Их всех испытали — как подопытных мышей; спрятали в банку виртуальной реальности, обеспечили аватарами и подарили жизнь. Или отняли ее — кто знает, чем движимы управляющие этим местом.
Ни для кого не секрет — каждый, появляющийся теперь в стенах этой академии, в этом идеально пустом мире — мире для абсолютных и только абсолютных, — есмь заключённый. Пленник компьютера, технологий и сна реального тела; раб проводов и житель смоделированной Японии.

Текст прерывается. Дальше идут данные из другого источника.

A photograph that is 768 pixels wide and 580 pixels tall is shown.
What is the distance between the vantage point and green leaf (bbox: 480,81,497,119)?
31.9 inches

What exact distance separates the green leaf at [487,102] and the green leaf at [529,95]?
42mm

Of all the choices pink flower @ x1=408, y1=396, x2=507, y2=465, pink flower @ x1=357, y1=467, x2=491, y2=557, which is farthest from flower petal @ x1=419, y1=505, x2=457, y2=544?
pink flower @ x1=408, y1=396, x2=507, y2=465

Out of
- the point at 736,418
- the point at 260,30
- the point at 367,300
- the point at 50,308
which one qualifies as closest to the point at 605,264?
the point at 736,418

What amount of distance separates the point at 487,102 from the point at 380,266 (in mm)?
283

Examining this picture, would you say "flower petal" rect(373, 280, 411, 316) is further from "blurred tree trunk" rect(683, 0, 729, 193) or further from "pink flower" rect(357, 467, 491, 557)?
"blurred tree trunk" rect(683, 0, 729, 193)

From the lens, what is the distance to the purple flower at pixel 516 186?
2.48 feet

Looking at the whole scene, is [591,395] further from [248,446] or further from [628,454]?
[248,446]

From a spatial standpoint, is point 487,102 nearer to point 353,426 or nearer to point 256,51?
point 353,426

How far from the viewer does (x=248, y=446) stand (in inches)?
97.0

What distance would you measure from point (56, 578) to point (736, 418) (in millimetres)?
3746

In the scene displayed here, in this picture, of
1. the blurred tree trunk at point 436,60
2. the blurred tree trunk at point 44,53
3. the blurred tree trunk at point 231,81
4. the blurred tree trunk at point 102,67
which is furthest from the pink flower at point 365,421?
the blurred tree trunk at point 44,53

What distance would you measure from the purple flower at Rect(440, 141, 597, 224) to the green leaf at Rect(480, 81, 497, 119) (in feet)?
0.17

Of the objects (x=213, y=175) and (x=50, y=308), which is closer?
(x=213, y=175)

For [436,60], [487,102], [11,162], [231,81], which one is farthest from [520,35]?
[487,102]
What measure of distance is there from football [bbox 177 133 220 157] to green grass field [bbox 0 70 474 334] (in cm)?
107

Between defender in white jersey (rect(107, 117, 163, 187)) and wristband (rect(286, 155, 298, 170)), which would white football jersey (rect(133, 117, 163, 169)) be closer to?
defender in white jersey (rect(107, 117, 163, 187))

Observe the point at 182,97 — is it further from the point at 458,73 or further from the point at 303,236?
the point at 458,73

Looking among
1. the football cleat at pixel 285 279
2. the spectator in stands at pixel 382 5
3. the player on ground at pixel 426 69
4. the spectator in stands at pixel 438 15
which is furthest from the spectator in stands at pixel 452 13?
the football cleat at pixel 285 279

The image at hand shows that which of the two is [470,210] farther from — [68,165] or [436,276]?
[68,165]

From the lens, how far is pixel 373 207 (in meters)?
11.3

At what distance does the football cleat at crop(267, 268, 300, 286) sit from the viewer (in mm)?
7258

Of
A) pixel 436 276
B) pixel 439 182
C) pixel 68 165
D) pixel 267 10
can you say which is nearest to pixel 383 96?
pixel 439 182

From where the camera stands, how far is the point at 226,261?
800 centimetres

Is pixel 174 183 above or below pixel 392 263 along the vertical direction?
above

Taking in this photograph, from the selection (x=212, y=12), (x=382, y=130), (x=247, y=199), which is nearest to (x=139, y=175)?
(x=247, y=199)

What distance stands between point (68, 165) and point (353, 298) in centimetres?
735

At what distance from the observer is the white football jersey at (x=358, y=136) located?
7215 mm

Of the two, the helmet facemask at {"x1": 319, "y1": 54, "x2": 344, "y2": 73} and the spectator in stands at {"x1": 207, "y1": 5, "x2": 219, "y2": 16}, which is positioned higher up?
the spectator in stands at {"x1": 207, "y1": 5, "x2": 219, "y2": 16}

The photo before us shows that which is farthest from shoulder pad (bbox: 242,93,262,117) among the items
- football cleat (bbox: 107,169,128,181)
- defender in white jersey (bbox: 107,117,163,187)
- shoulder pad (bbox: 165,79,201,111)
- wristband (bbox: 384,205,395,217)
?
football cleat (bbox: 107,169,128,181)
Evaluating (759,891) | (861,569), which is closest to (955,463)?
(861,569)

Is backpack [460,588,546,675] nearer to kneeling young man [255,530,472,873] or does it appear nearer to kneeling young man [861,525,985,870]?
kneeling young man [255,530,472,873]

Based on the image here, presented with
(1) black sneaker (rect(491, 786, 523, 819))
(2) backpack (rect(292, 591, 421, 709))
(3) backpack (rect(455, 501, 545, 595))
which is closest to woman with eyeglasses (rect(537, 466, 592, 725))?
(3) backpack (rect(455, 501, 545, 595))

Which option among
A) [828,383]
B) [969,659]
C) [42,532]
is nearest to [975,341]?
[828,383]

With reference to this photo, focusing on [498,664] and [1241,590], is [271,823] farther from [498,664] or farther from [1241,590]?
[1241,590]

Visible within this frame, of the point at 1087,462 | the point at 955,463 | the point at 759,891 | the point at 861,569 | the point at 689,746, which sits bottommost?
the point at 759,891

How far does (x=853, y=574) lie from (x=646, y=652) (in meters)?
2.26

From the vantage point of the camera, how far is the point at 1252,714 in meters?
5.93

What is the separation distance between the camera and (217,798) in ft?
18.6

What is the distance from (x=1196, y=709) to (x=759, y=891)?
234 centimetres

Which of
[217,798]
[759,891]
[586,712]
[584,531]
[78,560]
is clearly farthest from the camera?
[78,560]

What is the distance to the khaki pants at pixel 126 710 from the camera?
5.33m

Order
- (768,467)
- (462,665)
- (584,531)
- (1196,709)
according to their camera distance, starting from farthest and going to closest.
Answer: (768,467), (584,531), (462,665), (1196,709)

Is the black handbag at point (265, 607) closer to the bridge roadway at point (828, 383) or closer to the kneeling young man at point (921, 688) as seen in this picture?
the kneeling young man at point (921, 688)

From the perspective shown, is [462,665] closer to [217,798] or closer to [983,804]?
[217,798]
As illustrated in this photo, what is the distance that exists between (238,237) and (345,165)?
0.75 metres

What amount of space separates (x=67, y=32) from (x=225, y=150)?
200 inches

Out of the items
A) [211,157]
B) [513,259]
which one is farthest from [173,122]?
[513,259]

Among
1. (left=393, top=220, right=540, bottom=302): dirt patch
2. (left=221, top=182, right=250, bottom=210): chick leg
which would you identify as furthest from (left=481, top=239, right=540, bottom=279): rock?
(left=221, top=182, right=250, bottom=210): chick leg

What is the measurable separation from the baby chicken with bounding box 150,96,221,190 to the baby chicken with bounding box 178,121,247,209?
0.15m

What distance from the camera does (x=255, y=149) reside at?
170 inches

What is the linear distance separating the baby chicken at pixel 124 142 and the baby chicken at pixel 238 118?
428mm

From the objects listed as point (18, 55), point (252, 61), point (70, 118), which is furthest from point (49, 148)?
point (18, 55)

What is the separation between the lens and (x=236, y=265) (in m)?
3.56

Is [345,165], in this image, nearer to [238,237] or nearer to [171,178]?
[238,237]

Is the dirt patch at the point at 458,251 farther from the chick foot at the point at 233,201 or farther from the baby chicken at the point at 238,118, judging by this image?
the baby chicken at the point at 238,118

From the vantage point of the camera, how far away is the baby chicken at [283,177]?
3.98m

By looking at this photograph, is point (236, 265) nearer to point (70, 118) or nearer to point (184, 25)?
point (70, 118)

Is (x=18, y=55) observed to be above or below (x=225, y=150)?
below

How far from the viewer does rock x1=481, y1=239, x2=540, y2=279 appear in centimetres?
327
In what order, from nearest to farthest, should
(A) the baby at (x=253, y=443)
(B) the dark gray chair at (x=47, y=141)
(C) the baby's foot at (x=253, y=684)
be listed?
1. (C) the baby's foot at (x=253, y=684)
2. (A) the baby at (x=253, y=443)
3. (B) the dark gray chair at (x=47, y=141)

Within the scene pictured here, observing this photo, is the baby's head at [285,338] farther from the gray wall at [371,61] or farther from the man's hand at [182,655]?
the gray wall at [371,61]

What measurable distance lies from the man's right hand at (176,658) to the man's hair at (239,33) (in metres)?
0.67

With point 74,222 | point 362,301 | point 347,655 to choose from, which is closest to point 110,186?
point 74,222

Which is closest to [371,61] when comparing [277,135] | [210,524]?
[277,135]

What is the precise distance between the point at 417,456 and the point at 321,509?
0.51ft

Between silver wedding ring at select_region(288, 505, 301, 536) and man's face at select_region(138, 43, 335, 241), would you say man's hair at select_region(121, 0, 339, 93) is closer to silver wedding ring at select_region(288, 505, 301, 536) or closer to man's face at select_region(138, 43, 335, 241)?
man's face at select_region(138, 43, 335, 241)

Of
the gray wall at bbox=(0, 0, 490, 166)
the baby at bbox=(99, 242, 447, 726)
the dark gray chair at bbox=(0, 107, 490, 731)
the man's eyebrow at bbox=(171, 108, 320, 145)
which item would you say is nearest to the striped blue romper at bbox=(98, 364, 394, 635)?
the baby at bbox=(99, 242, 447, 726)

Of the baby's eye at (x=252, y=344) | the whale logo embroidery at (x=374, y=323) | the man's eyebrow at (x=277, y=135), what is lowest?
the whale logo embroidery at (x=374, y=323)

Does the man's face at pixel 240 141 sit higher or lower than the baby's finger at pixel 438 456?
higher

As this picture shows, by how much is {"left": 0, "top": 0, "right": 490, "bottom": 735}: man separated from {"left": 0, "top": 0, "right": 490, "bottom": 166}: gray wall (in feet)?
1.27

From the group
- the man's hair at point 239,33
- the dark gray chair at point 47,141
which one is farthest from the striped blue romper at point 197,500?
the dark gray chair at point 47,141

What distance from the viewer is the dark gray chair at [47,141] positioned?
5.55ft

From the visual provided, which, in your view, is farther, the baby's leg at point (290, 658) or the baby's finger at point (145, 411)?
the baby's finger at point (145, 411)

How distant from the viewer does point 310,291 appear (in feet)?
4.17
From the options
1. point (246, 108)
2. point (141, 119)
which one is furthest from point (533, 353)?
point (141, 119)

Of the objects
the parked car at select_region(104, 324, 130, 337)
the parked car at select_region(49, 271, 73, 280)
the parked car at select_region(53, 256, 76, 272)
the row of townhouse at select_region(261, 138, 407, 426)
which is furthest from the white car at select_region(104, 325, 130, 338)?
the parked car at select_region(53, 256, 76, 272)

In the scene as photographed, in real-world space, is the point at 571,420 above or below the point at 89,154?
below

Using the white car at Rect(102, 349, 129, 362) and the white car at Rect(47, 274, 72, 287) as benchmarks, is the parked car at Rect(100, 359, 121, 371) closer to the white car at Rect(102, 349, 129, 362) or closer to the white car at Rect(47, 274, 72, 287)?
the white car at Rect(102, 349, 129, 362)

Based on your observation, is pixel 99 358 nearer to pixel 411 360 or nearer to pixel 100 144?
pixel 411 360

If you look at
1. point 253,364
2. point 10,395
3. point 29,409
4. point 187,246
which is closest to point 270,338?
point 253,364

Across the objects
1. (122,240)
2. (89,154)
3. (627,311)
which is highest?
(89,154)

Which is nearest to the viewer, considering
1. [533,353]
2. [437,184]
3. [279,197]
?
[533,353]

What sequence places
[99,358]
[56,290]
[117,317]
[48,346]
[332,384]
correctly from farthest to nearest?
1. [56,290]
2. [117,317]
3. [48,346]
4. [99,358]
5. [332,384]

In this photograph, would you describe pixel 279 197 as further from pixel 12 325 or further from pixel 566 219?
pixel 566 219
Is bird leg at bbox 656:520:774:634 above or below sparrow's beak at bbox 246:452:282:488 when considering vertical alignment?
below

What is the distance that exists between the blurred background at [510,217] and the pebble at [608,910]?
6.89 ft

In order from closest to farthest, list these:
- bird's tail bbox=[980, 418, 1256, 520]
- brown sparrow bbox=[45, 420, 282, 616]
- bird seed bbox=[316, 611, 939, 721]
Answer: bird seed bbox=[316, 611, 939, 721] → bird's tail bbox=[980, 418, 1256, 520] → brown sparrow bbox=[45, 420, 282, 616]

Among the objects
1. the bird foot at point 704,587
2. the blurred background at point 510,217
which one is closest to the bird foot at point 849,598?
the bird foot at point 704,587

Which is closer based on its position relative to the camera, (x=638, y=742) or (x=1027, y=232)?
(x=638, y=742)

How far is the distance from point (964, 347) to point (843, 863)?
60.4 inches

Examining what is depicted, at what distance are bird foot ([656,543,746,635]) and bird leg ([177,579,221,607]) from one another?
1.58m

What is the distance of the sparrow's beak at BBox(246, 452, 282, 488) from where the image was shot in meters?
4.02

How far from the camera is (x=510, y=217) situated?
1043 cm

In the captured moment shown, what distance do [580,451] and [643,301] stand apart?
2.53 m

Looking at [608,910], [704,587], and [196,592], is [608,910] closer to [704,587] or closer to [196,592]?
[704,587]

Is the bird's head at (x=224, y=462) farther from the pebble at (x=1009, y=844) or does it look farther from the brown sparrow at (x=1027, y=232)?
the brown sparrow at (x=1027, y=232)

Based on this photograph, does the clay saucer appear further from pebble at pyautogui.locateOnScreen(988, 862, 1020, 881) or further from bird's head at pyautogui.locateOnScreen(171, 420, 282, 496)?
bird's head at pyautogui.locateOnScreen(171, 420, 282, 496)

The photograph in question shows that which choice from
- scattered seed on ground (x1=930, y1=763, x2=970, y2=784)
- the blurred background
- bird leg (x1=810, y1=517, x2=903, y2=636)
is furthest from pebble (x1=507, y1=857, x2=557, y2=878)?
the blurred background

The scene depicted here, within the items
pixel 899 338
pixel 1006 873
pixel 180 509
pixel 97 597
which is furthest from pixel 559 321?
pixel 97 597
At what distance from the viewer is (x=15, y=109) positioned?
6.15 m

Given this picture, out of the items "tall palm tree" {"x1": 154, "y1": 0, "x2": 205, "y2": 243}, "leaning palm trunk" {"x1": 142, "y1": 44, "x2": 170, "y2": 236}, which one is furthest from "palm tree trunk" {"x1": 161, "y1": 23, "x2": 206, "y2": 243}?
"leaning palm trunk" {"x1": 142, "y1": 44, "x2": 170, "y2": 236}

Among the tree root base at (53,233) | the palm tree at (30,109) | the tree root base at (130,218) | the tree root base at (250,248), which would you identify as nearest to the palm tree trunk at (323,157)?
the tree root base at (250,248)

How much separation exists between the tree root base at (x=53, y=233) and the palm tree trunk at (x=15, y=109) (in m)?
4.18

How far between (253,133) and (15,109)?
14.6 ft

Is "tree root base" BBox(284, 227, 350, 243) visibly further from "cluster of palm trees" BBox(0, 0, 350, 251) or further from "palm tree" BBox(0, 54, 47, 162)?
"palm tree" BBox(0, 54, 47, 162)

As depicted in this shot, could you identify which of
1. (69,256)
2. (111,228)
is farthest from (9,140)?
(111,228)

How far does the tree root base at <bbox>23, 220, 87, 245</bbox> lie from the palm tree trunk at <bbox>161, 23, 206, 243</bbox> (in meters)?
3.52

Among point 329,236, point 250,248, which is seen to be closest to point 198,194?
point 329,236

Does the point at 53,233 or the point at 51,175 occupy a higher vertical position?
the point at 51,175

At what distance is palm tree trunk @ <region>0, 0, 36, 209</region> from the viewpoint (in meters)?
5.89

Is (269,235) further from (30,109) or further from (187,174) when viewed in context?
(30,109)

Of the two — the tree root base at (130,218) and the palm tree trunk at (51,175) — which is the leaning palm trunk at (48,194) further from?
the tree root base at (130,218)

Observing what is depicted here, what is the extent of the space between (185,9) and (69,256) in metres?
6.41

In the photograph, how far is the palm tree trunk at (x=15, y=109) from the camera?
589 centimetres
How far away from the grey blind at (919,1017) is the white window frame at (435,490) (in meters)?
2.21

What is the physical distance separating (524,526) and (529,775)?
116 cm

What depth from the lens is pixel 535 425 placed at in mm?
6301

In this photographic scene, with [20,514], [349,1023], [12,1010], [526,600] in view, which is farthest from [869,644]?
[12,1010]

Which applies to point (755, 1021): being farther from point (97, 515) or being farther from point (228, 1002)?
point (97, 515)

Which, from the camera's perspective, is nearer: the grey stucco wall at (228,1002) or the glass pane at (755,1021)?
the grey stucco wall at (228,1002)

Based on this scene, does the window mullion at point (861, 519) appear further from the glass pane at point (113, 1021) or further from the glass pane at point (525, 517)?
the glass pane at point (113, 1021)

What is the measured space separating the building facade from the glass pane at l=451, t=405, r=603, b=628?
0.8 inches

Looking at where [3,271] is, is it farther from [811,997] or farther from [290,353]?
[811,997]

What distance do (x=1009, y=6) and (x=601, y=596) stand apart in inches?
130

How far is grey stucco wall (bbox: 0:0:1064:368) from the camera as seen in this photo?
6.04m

Но на всю эту "Японию", так-то, плевать. По крайней мере, Селестии — ведь она прекрасно усвоила:
в мире. кроме них. более никого.
Семьдесят восьмой класс в полном его цвете. Погибшие ранее — одни, выжившие и почти достигшие невероятных вершин — другие. Что пошло не так?
Почему — опять в изоляции?
И нужно ли из нее — из виртуальности, изоляции сей — выходить? Вдруг там, за ее пределами, фиктивная жизнь обратится в прах, невозможная для сгоревшего — машиной придавленного — тела?
Свою смерть — это была она ведь, да? — Селестия помнит.
Во сне ей мерещится запах гари и траурный марш.
Что остаётся для снов детектива — загадка.
Для нее ответа Люденберг, изначально, не ищет — но чем сильнее ребра лижет скука, тем больше — интерес; пространство ограничено не одной страной — оно заключено в этой академии, среди этого (уже приевшегося) общества.
А потом появляются новые карты.
И, возможно, немая скука несколько разочарованно отлипает.
...Но играть в карты детектив никогда не собиралась — Селестия в очередной раз лукаво улыбалась из-за стола, следя за взглядом чужих глаз, и складывала руки на колоду.
— Интересно, Киригири-сан?
Ответ — каждый раз — ровно через три секунды.
— Нет, — и отворачивается.
"Нет", — пишет в очередном сообщении.
"Нет", — сквозит в воздухе за устало согнутой спиной. По гребню позвонков Люденберг пробегается пальцами — даже это не пробуждает искр.
Бесконечно потерянный случай. Наверное.
— Не боишься прочесть всю библиотеку? — смешок.
Детектив перелистывает страницу. Закрывает издание. И прячет оное на полку.
Поворачивается; в фиолетовых радужках — закатные тучи и отблеск ламп.
— Нет.
Селестия понимает поздно — у Киригири слишком много этого "нет":
нет желания, нет задач, нет возможности, нет дел, нет интереса.
А потом к списку лаконично добавляется:
нет сил.
И Люденберг — с неожиданным для себя самой — ужасом анализирует: она не углядела?
Она, с ее постоянным контролем (пусть и косвенным, но — как казалось ей — надёжным) — и упустила?
Они встречались после
этого осознания ещё много раз — миновала рыжая осень, словно век длилась зима, и залил улицы виртуальный май; но каждая встреча — однотипна. Киригири с лёгкостью можно назвать амёбой без инициативы и желания, но насколько долго это длится?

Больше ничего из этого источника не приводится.